An Austrian public figure asked ChatGPT, the well-known artificial intelligence chatbot, which uses large language models to provide answers to users prompts, to indicate the date of birth, which was easily found online. After receiving inaccurate information, the data subject filed an access and erasure request with OpenAI. The company’s reply focused only on the person’s account data, without providing any explanation about the datasets used to train the algorithm. With regard to the inaccurate date of birth, the company stated that there was no way to prevent the output of the software from being incorrect and that the filters used to avoid ChatGPT showing users’ personal data are not developed in such a way to block only part of these data. As a result, inaccurate information is not corrected, but only “hidden”. Furthermore, OpenAI objected that the information requested was of public interest, since the data were related to a public figure. 

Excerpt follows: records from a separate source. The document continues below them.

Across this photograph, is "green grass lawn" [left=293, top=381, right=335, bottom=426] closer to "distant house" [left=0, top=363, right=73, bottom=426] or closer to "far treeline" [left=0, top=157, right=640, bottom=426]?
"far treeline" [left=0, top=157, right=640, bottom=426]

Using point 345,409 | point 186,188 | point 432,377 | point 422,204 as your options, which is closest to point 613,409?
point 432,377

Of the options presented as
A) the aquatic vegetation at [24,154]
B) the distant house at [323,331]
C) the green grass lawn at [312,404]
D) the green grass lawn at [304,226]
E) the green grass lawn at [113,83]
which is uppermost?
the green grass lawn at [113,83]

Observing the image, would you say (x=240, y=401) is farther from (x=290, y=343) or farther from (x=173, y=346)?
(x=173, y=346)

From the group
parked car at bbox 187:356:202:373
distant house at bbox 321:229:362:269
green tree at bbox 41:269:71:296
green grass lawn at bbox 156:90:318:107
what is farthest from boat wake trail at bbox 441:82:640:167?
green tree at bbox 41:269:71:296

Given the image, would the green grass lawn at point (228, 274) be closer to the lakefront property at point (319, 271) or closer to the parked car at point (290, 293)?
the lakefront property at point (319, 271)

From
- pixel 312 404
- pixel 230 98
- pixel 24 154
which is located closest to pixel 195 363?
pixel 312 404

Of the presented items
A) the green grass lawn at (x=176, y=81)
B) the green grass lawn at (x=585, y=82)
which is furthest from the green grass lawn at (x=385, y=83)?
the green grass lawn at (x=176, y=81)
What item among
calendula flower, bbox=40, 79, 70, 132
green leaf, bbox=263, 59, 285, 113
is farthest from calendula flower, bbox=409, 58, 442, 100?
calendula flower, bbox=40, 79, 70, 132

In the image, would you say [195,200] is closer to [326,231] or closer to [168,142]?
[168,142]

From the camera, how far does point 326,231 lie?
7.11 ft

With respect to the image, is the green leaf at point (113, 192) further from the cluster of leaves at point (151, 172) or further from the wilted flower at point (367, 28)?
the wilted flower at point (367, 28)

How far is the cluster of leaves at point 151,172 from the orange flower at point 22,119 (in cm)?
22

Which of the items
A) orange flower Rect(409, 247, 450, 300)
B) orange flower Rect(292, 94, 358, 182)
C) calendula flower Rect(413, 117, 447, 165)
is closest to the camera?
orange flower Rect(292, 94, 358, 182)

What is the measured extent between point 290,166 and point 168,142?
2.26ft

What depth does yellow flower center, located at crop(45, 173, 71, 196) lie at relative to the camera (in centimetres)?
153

The complaint to the Austrian DPA 

Thus, the data subject decided to file a formal complaint with the Austrian Data Protection Authority, since OpenAI, through its software, had allegedly violated Article 5(1)(d), Article 12(3) and Article 15 of the GDPR. With reference to the principle of accuracy of data, the company did not erase or rectify without delay inaccurate data, despite the applicant’s precise request. On the other hand, with regard to the right of access, the answer provided by OpenAI did not concern the algorithm’s functioning model; moreover, the data subject was not able to know which of the personal data were processed for the purpose of training the software, neither their origin, legal basis nor retention period. 

The potential effects 

It will now be interesting to see the reaction of Datenschutzbehörde, especially to understand whether it will follow the steps already taken by the Italian Data Protection Authority. As is known, in April 2023 the Italian Authority was the first to act against OpenAI and ChatGPT, after ascertaining numerous violations of privacy legislation by the American company. In the same period, the European Data Protection Board also acted, setting up a task force at EU level to promote cooperation and the exchange of information between the various national authorities. 

It will most likely take the entry into force of the Artificial Intelligence Act, which sets out specific obligations for providers of generative AI systems, such as updating the technical documentation of the model (including the training process and its results), to obtain exact safeguards against the errors and “hallucinations” of this technology.